Summary of Shadow Reports:

To date, no shadow report has been submitted regarding the application of CEDAW in Tunisia.

Recent Updates:

Tunisia is often referred to as the most progressive country on women’s issues in the Arab world. Over the past several decades, government commitment to incorporating women into the public sphere, coupled with reforms to the personal status code, have helped the country achieve near gender equality. Under the Tunisian Code of Personal Status, women have rights nearly equal to that of their male counterparts, particularly with regards to marriage, divorce, child custody and autonomy of persons. Although Islam provided a foundation for these laws, there are no direct references to the religion in the Code. The Ministry of Women and Family Affairs have developed several media campaigns to promote awareness of women’s legal rights, particularly among illiterate women.

Female adult illiteracy has dropped 27% since 1980, but remains significant at 42%. Nevertheless, this figure is expected to drop as nearly 100% of girls were enrolled in primary school by 1998. Women currently make up approximately 31% of the workforce. President Ben Ali has been outspoken regarding the need to encourage women to participate in the workforce, in order to benefit overall economic development. It is known that Tunisia has a take a progressive view on women’s economic participation, particularly with regards to maternity leave policies and equal employment laws, which were established in 1966.

Women hold few high-level government positions, but their interests appear to be well-represented by the number of government bodies working to advance women’s rights. These include the Ministry of Women and Family Affairs, the National Women and Development Commission, and the National Council of Women and the Family. In addition, President Ben Ali announced in November 2007 that he would increase the ratio of women’s presence on the Constitutional Democratic Rally Party’s parliamentary and municipal election lists to at least 30%.

Aside from the government’s initiatives, several women’s organizations work to advance women’s rights in Tunisia. The largest civil society group is the National Union of Tunisian Women (UNFT), which has advocated for women’s access to education. Other groups, such as the Center for Studies, Research, Documentation and Information on Women (CREDIF) as well as the Association Tunisienne des Femmes Democrates, are active in researching and publicizing women’s issues. It is important to note, however, that some women’s organizations have been denied representation by the government.
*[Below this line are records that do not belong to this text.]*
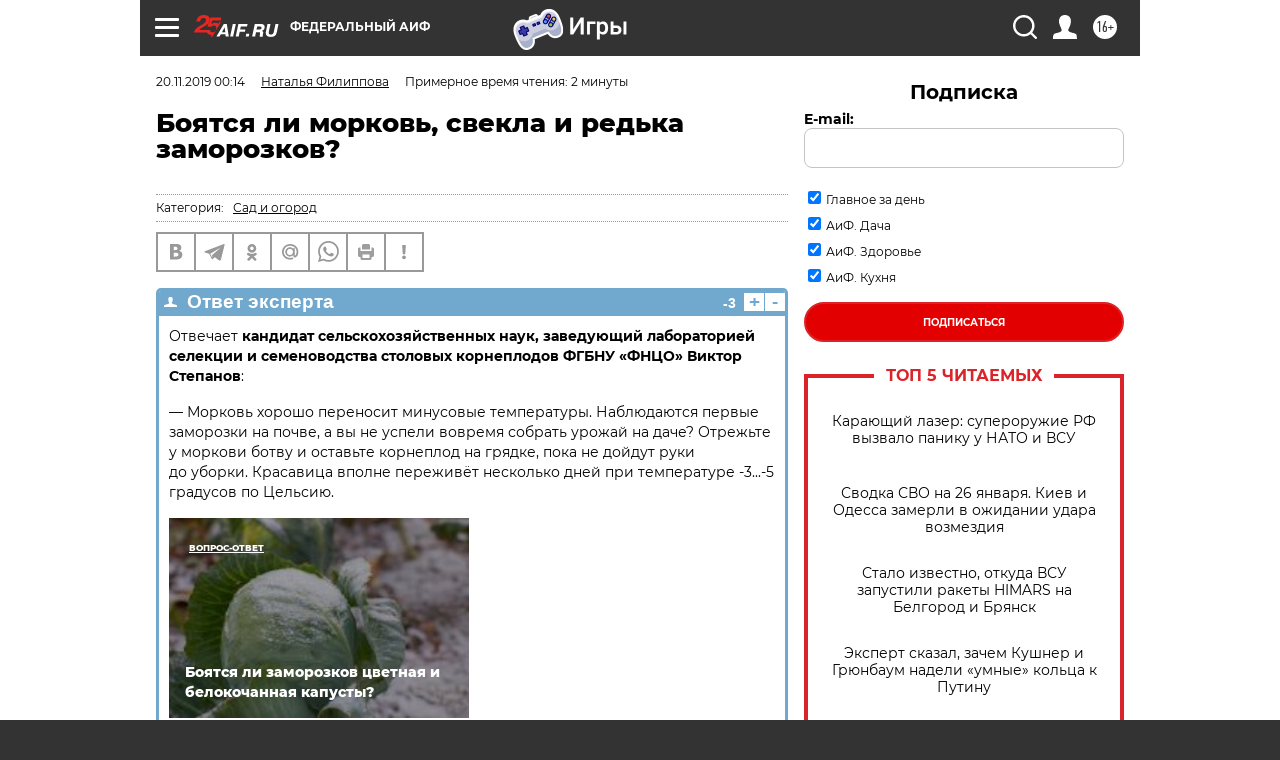

--- FILE ---
content_type: text/html
request_url: https://tns-counter.ru/nc01a**R%3Eundefined*aif_ru/ru/UTF-8/tmsec=aif_ru/198364673***
body_size: -71
content:
E83B7B3C69772022X1769414690:E83B7B3C69772022X1769414690

--- FILE ---
content_type: application/javascript
request_url: https://smi2.ru/counter/settings?payload=CIjlARj-_tXKvzM6JDc3NTZhMzJmLTJhNDgtNDg3Zi1hNWIxLWYwYmI5NzU5NzAxMA&cb=_callbacks____0mkuvtm9u
body_size: 1518
content:
_callbacks____0mkuvtm9u("[base64]");

--- FILE ---
content_type: application/javascript; charset=utf-8
request_url: https://news.mediametrics.ru/cgi-bin/b.fcgi?ac=b&m=js&n=5&v=4&p=h&id=DivID1
body_size: 5989
content:
{
var linkElement = document.createElement('link');
linkElement.setAttribute('rel', 'stylesheet');
linkElement.setAttribute('type', 'text/css');
linkElement.setAttribute('href', "//news.mediametrics.ru/css/w4.css");
document.head.appendChild(linkElement);
function VeiwCode(Data, masView, bn) {
var S='<div style="width:320px; overflow: hidden;" onmouseover="blockMouseOver'+bn+'()" onmouseout="blockMouseOver'+bn+'()">';
S+='<div class="mm_title">Самое интересное в соцсетях</div>';
for(var i=0; i<Data.news.length; i++) {
masView[i]=0;
S+='<div class="article_mm">';
S+='<div class="img" style="background-image: url(\''+Data.news[i].image+'\');cursor:pointer;" onclick="winOpen(\''+Data.news[i].linkclick+'\')"></div>';
S+='<div class="title_mm font_sm_mm" style="cursor:pointer;" onclick="winOpen(\''+Data.news[i].linkclick+'\')">';
S+=Data.news[i].title;
S+='</div>';
S+='</div>';
}
S+='</div>';
var e = document.getElementById('DivID1'); if (e) {e.innerHTML = S; e.id = 'DivID1x'+bn;}
}
var Data65270 = {
"status":1,
"blockview":"//news.mediametrics.ru/cgi-bin/v.fcgi?ac=v&m=gif&t=MTc2OTQxNDY4OC42NTI3MDo1MzQ%3d",
"news":[
{"description":"",
"image":"//news.mediametrics.ru/uploads/1762607501blob.jpg",
"imageW":"//news.mediametrics.ru/uploads/1762607501blobw.jpg",
"imageW2":"//news.mediametrics.ru/uploads/1762607501blobw2.jpg",
"linkview":"//news.mediametrics.ru/cgi-bin/v.fcgi?ac=v&m=gif&t=MTc2OTQxNDY4OC42NTI3MTo1MzU%3d",
"linkclick":"//news.mediametrics.ru/cgi-bin/c.fcgi?ac=c&t=MTc2OTQxNDY4OC42NTI3MTo1MzU%3d&u=767aHR0cHM6Ly9tZWRpYW1ldHJpY3MucnUvcmF0aW5nL3J1L2RheS5odG1sP2FydGljbGU9NTc0Mzc4NjA%3d",
"title":"Не ешьте эту готовую еду из магазина: список"},
{"description":"",
"image":"//news.mediametrics.ru/uploads/1762608406blob.jpg",
"imageW":"//news.mediametrics.ru/uploads/1762608406blobw.jpg",
"imageW2":"//news.mediametrics.ru/uploads/1762608406blobw2.jpg",
"linkview":"//news.mediametrics.ru/cgi-bin/v.fcgi?ac=v&m=gif&t=MTc2OTQxNDY4OC42NTI3Mjo1MzY%3d",
"linkclick":"//news.mediametrics.ru/cgi-bin/c.fcgi?ac=c&t=MTc2OTQxNDY4OC42NTI3Mjo1MzY%3d&u=398aHR0cHM6Ly9tZWRpYW1ldHJpY3MucnUvcmF0aW5nL3J1L2RheS5odG1sP2FydGljbGU9MTY4NDg5MzQ%3d",
"title":"Такую зиму в России никто не ждал: как так?!"},
{"description":"",
"image":"//news.mediametrics.ru/uploads/1762607573blob.jpg",
"imageW":"//news.mediametrics.ru/uploads/1762607573blobw.jpg",
"imageW2":"//news.mediametrics.ru/uploads/1762607573blobw2.jpg",
"linkview":"//news.mediametrics.ru/cgi-bin/v.fcgi?ac=v&m=gif&t=MTc2OTQxNDY4OC42NTI3Mzo1Mzc%3d",
"linkclick":"//news.mediametrics.ru/cgi-bin/c.fcgi?ac=c&t=MTc2OTQxNDY4OC42NTI3Mzo1Mzc%3d&u=031aHR0cHM6Ly9tZWRpYW1ldHJpY3MucnUvcmF0aW5nL3J1L2RheS5odG1sP2FydGljbGU9MzI3NDU4NDk%3d",
"title":"В ОАЭ произошло жестокое убийство криптомиллионера "},
{"description":"",
"image":"//news.mediametrics.ru/uploads/1762608018blob.jpg",
"imageW":"//news.mediametrics.ru/uploads/1762608018blobw.jpg",
"imageW2":"//news.mediametrics.ru/uploads/1762608018blobw2.jpg",
"linkview":"//news.mediametrics.ru/cgi-bin/v.fcgi?ac=v&m=gif&t=MTc2OTQxNDY4OC42NTI3NDo1Mzg%3d",
"linkclick":"//news.mediametrics.ru/cgi-bin/c.fcgi?ac=c&t=MTc2OTQxNDY4OC42NTI3NDo1Mzg%3d&u=116aHR0cHM6Ly9tZWRpYW1ldHJpY3MucnUvcmF0aW5nL3J1L2RheS5odG1sP2FydGljbGU9NTc0NjkxMzg%3d",
"title":"В магазинах России ажиотаж из-за этого продукта: что купить? "},
{"description":"",
"image":"//news.mediametrics.ru/uploads/1762543949blob.jpg",
"imageW":"//news.mediametrics.ru/uploads/1762543949blobw.jpg",
"imageW2":"//news.mediametrics.ru/uploads/1762543949blobw2.jpg",
"linkview":"//news.mediametrics.ru/cgi-bin/v.fcgi?ac=v&m=gif&t=MTc2OTQxNDY4OC42NTI3NTo1Mzk%3d",
"linkclick":"//news.mediametrics.ru/cgi-bin/c.fcgi?ac=c&t=MTc2OTQxNDY4OC42NTI3NTo1Mzk%3d&u=861aHR0cHM6Ly9tZWRpYW1ldHJpY3MucnUvcmF0aW5nL3J1L2RheS5odG1sP2FydGljbGU9NTU2MjY4NTk%3d",
"title":"Таких событий не было с 1945: чего ждать всем нам?"}
]
}
var masView65270=[];
var Delay65270=0;
var countV65270=0;
function getGIF65270(url) {
var img = new Image();
img.onload = function() {
countV65270++;
//	console.log('GIF load OK 65270 '+countV65270+'\n');
}
img.src = url;
}
function winOpen(url) {return window.open(url);}
function checkDiv65270(i) {
if (masView65270[i]==-1) {
return 0;
}
var target = document.getElementById('target65270_'+i);
if (!target) {
masView65270[i]=-1;
return 0;
}
var h = (target.getBoundingClientRect().bottom-target.getBoundingClientRect().top)/5;
var w = (target.getBoundingClientRect().right-target.getBoundingClientRect().left)/5;
var targetPosition = {
top: window.pageYOffset + target.getBoundingClientRect().top + h,
left: window.pageXOffset + target.getBoundingClientRect().left + w,
right: window.pageXOffset + target.getBoundingClientRect().right - w,
bottom: window.pageYOffset + target.getBoundingClientRect().bottom - h
};
var windowPosition = {
top: window.pageYOffset,
left: window.pageXOffset,
right: window.pageXOffset + window.innerWidth,
bottom: window.pageYOffset + window.innerHeight
};
if (targetPosition.bottom <= windowPosition.bottom &&
targetPosition.top >= windowPosition.top &&
targetPosition.right <= windowPosition.right &&
targetPosition.left >= windowPosition.left) {
if (masView65270[i]>=5) {
Delay65270 += 25;
setTimeout('getGIF65270("'+Data65270.news[i].linkview+'")', Delay65270);
masView65270[i]=-1;
return 0;
}
masView65270[i]++;
} else {
masView65270[i]=0;
}
return 1;
}
var MouseOver65270=0;
function blockMouseOver65270() {
if (MouseOver65270) return true;
MouseOver65270=1;
getGIF65270(Data65270.blockview);
}
function Visible65270() {
var n=0;
Delay65270=0;
for(var i=0; i<Data65270.news.length; i++) {
if (checkDiv65270(i)>0) n++;
}
if (n>0) setTimeout(Visible65270, 500);
}
if (Data65270.status==1) {
VeiwCode(Data65270, masView65270, '65270');
setTimeout(Visible65270, 250);
}
}
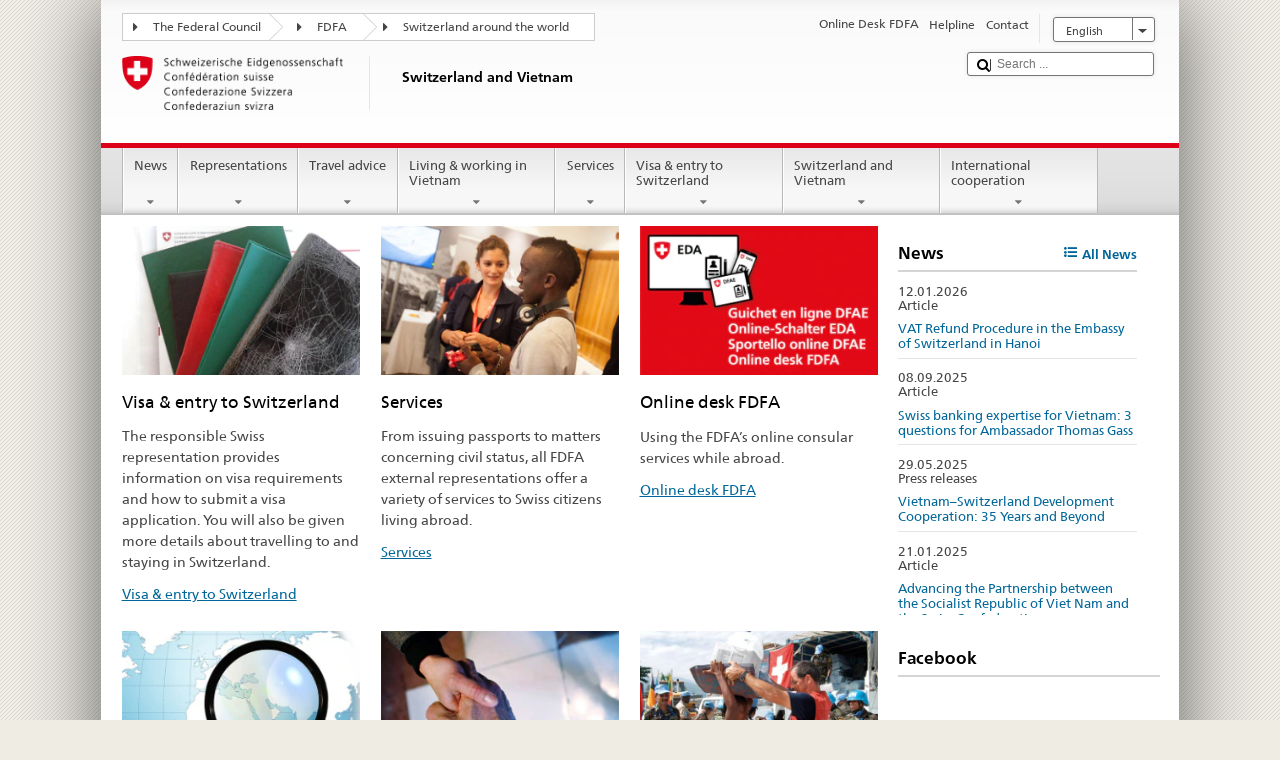

--- FILE ---
content_type: text/css;charset=utf-8
request_url: https://www.eda.admin.ch/etc.clientlibs/eda/base/clientlibs/publish/facebook.min.ACSHASHf396d2e37cae7e9aacd55d6f04a4368b.css
body_size: 48
content:
.facebook__component{width:262px}
.facebook__component__header{height:auto;width:262px;z-index:3;font-family:'FrutigerNeueW02-Regular',Times,sans-serif}
.facebook__component__header .fb-like{float:right;margin:10px;border:1px solid rgba(255,255,255,0);border-radius:4px;box-shadow:2px 2px 5px 0 rgba(50,50,50,0.3)}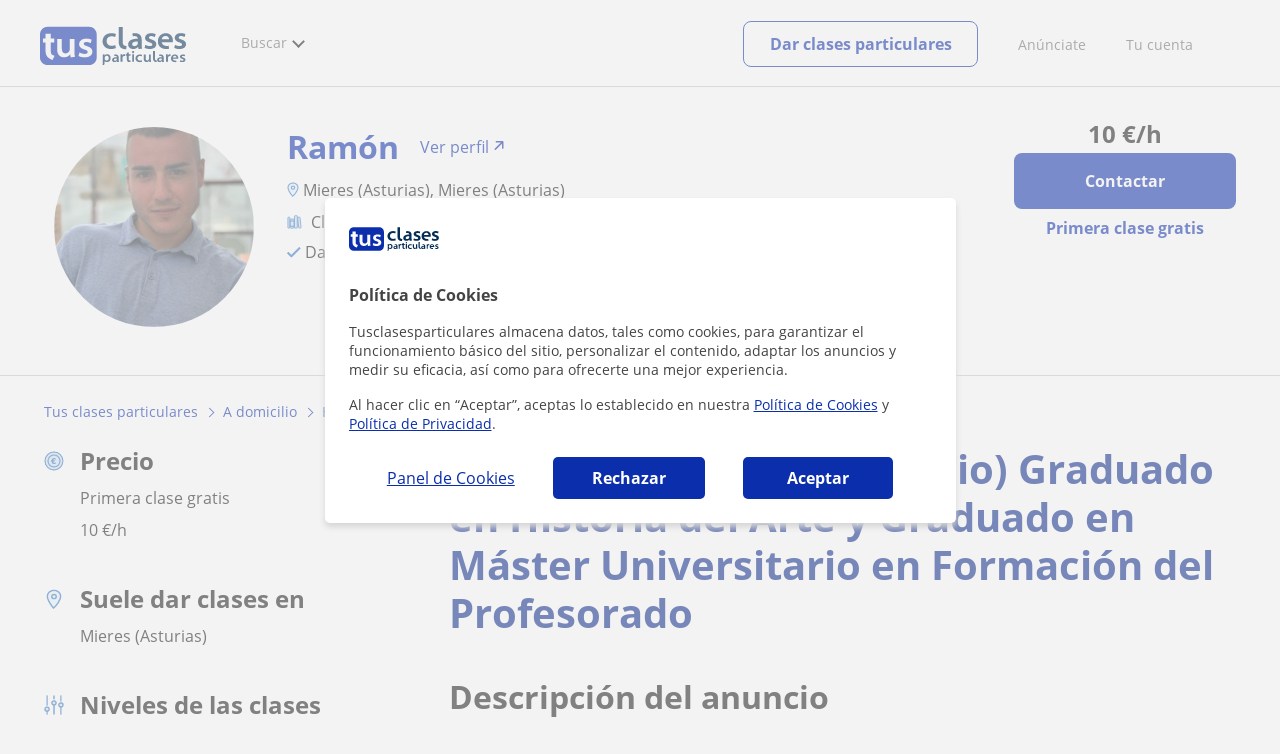

--- FILE ---
content_type: text/html; charset=UTF-8
request_url: https://www.googletagmanager.com/ns.html?id=GTM-MD3TTF4
body_size: 82
content:
<!DOCTYPE html>


<html lang=en>
<head>
  <meta charset=utf-8>
  <title>ns</title>
</head>
<body>
  

  

  
  

  

  

  

  

  

  

  

  

  

  

  

  

  

  







































<img height="1" width="1" style="border-style:none;" alt="" src="//www.googleadservices.com/pagead/conversion/1063870369/?url=https%3A%2F%2Fwww.tusclasesparticulares.com%2Fprofesores%2Fasturias%2Fgraduado-historia-arte-graduado-master-universitario-formacion-profesorado-5217275&amp;guid=ON&amp;script=0&amp;data="/>















































</body></html>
On April 21, 2009, Magharebia in Tunis had an interview with Bochra Bel Haj Hmida, a lawyer, women’s rights activist, and former president of the Tunisian Association of Democratic Women, regarding the status of women’s rights in Tunisia. In 1999, Ms. Hmida created the Democratic Women petition, calling for equal inheritance rights among men and women. She is also an outspoken proponent of abolishing harassment against women, and opening the dialogue on sexually-based violence against women in Tunisia.

In her interview, Ms. Hmida made note of a possible decline in Tunisian Women’s gains for four main reasons: 1) the political and cultural landscape in the Arab world, 2) western policies affected the Arab region, 3) propaganda used by the state, and 4) the media. Despite the overall progress towards advancing women’s rights in Tunisia, Ms. Hmida warned that the government’s inconsistent views towards Islam in the political, social and cultural spheres cast doubt on the legitimacy of the rights enjoyed by Tunisian women.